──────── Supplied records

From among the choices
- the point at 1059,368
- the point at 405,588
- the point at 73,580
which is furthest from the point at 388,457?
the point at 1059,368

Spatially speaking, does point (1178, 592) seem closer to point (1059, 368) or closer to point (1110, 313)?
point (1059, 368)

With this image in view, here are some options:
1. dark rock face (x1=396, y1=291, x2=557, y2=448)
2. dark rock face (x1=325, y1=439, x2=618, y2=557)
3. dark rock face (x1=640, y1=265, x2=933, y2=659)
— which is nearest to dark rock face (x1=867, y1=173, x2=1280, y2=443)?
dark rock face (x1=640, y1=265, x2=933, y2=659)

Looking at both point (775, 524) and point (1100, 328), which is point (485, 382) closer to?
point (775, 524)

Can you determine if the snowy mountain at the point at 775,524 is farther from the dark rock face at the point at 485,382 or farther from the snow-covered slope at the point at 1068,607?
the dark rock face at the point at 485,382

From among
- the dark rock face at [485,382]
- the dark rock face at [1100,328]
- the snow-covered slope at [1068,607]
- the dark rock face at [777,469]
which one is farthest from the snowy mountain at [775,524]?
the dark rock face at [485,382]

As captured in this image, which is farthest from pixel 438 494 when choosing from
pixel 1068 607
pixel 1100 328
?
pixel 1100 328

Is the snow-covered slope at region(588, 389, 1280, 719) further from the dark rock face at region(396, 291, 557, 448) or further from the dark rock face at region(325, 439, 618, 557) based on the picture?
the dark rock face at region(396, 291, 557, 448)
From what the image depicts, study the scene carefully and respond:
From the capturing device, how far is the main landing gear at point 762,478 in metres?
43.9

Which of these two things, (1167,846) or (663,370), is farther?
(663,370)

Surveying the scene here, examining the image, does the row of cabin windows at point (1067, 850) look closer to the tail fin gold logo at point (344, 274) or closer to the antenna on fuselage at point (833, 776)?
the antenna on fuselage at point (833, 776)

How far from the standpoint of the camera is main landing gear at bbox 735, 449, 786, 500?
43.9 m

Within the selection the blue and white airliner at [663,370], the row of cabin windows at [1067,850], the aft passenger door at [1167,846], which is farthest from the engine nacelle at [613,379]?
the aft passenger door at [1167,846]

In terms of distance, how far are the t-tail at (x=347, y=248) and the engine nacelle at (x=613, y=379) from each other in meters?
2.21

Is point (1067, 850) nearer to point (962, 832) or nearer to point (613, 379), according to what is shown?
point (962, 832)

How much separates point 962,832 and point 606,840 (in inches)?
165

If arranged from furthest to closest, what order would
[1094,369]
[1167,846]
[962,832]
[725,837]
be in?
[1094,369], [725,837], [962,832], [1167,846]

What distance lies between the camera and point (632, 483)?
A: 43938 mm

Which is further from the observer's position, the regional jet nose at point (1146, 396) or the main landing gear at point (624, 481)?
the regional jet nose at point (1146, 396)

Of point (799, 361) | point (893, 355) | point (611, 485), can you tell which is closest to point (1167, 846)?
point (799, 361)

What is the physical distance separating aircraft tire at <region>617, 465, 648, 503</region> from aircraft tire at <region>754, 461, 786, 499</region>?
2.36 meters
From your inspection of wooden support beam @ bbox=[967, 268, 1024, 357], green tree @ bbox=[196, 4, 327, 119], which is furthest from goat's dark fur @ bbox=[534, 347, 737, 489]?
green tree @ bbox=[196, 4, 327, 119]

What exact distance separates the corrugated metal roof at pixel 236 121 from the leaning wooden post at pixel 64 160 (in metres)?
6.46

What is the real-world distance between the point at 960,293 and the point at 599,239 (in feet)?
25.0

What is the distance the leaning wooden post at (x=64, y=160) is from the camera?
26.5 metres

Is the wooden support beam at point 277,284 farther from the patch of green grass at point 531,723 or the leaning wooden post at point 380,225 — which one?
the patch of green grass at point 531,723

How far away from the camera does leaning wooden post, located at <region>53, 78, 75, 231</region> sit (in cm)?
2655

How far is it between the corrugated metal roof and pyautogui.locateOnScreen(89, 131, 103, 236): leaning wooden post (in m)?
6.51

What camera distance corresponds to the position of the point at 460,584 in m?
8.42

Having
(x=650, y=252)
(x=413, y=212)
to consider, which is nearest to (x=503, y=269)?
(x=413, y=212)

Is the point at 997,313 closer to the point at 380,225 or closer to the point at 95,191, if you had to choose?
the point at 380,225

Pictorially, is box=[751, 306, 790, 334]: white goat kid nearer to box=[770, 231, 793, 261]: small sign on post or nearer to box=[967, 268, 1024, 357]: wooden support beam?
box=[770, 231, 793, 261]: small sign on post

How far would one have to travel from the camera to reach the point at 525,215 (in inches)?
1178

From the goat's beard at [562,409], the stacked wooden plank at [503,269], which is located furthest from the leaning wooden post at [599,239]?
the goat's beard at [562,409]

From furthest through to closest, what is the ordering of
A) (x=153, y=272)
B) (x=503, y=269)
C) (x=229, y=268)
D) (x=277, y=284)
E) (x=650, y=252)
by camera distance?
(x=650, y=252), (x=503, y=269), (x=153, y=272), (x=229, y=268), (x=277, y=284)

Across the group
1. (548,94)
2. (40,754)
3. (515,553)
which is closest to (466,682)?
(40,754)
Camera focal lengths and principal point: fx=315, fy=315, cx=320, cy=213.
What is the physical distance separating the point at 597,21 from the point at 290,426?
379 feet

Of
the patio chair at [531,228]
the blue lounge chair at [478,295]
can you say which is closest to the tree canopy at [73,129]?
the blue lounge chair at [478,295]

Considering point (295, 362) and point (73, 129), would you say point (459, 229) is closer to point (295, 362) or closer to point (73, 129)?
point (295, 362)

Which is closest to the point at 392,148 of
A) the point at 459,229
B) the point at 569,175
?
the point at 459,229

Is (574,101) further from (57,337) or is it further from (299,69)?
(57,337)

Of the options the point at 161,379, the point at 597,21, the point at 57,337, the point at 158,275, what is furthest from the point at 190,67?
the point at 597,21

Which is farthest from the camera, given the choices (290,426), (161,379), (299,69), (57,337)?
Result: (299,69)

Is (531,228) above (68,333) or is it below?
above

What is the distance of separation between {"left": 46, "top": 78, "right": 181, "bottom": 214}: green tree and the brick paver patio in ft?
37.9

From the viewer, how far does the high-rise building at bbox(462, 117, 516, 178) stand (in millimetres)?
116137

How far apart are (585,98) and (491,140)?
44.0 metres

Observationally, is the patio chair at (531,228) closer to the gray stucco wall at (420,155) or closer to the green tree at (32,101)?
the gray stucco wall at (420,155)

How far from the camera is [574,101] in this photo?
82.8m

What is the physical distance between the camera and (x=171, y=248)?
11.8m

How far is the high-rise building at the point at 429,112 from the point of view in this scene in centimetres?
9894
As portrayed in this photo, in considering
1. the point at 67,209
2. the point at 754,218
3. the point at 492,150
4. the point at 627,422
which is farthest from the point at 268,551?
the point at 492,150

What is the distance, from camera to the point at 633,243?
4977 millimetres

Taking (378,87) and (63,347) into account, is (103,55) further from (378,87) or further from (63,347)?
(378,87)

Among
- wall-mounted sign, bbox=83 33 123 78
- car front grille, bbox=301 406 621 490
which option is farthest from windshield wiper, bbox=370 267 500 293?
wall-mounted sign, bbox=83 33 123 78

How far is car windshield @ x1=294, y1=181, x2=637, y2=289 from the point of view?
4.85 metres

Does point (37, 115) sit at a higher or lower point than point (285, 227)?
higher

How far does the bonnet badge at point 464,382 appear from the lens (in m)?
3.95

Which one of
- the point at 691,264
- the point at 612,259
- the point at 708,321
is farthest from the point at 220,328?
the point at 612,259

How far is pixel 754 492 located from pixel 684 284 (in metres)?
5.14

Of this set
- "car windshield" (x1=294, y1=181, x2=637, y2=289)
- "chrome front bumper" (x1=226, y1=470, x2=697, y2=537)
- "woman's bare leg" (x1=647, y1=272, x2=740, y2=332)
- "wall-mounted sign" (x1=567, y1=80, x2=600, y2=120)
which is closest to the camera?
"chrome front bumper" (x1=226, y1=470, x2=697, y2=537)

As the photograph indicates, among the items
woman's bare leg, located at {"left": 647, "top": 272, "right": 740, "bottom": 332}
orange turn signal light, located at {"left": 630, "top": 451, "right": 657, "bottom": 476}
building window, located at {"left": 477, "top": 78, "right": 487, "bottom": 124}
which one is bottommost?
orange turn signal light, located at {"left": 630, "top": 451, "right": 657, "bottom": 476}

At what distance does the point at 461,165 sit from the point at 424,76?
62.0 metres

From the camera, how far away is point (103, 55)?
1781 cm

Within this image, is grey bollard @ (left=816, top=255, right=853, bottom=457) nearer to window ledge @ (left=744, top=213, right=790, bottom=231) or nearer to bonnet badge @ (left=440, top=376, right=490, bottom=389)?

────────────────

**Problem:** Reproduce only the lines from the line containing "At what distance" to the last line of the material above, both of those lines included.

**Solution for this exercise:**
At what distance does the point at 461,165 sit from the point at 424,76?
62.0 metres

From the camera, how far away is point (103, 55)?
1781 cm

Within this image, is grey bollard @ (left=816, top=255, right=853, bottom=457) nearer to window ledge @ (left=744, top=213, right=790, bottom=231) or nearer to bonnet badge @ (left=440, top=376, right=490, bottom=389)?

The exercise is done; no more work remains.